Extent of the "as-if" rule

S

Sidney Cadot

Hi all,


In a discussion with Tak-Shing Chan the question came up whether the
as-if rule can cover I/O functions. Basically, he maintains it can, and
I think it doesn't.

Consider two programs:

/*** a.c ***/
#include <stdio.h>
int main(void)
{
fopen("somefile","rb");
return 0;
}

/*** b.c ***/
in main(void)
{
return 0;
}

Would it be legal for a compiler (through optimization), to emit the
same code for program a.c and b.c ?

I'd welcome a reference from the standard.

Best regards,

Sidney
 
J

Johan Lindh

Sidney said:
Hi all,


In a discussion with Tak-Shing Chan the question came up whether the
as-if rule can cover I/O functions. Basically, he maintains it can, and
I think it doesn't.

Consider two programs:

/*** a.c ***/
#include <stdio.h>
int main(void)
{
fopen("somefile","rb");
return 0;
}

/*** b.c ***/
in main(void)
{
return 0;
}

Would it be legal for a compiler (through optimization), to emit the
same code for program a.c and b.c ?

I'd welcome a reference from the standard.

Best regards,

Sidney

I'll take a stab at this...

Since fopen() is a function (15.2), it may therefore have side effects.
Optimizing it away would therefore be an error.

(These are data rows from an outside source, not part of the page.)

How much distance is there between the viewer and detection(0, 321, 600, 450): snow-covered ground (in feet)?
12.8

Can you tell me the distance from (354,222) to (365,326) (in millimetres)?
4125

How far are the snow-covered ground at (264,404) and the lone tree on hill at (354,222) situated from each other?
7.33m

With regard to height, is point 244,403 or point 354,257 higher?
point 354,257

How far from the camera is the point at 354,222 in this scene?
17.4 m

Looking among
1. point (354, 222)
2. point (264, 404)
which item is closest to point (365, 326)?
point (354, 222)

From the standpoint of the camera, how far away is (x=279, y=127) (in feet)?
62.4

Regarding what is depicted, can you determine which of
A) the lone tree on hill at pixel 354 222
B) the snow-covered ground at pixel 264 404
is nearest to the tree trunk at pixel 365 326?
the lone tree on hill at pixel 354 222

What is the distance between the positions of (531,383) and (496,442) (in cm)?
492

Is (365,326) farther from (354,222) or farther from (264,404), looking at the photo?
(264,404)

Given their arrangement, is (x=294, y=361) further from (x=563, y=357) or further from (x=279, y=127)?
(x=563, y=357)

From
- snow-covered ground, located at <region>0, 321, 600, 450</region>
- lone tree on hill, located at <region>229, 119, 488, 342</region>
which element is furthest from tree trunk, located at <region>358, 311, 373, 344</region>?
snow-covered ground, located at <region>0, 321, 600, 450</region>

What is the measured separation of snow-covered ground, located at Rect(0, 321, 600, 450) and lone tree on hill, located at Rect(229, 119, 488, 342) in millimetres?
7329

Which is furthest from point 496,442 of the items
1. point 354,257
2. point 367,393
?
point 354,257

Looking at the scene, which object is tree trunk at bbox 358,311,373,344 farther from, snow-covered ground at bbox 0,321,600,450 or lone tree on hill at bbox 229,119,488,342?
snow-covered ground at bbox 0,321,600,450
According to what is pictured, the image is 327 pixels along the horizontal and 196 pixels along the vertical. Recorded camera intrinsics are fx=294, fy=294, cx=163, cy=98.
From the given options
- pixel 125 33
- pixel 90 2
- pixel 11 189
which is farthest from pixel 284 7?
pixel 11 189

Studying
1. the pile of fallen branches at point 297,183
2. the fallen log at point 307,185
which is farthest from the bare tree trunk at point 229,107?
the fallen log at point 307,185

Perhaps the OS it's running on starts up a pot of coffee if someone
opens the 'somefile' file for reading, and that's the intended effect.

/J
 
T

Tristan Miller

Greetings.

Consider two programs:

/*** a.c ***/
#include <stdio.h>
int main(void)
{
fopen("somefile","rb");
return 0;
}

/*** b.c ***/
in main(void)
{
return 0;
}

Would it be legal for a compiler (through optimization), to emit the
same code for program a.c and b.c ?

I'd welcome a reference from the standard.

I don't know what the standard says, but from an implementation point of
view it might make sense not to optimize the fopen() away. Many file
systems maintain a "last accessed" timestamp for files; therefore, the
seemingly useless fopen() does indeed modify the environment.

Regards,
Tristan
 
D

Dan Pop

The as-if rule basically says that any optimisation/pessimisation is
allowed, as long as the *specified* output of the program is not affected.

Yes, because both programs generate the same output, according to the
description of the abstract machine. Opening a file in read mode and
closing it (if the opening succeeded) does not generate any output.
I'll take a stab at this...

Since fopen() is a function (15.2), it may therefore have side effects.
Optimizing it away would therefore be an error.

Perhaps the OS it's running on starts up a pot of coffee if someone
opens the 'somefile' file for reading, and that's the intended effect.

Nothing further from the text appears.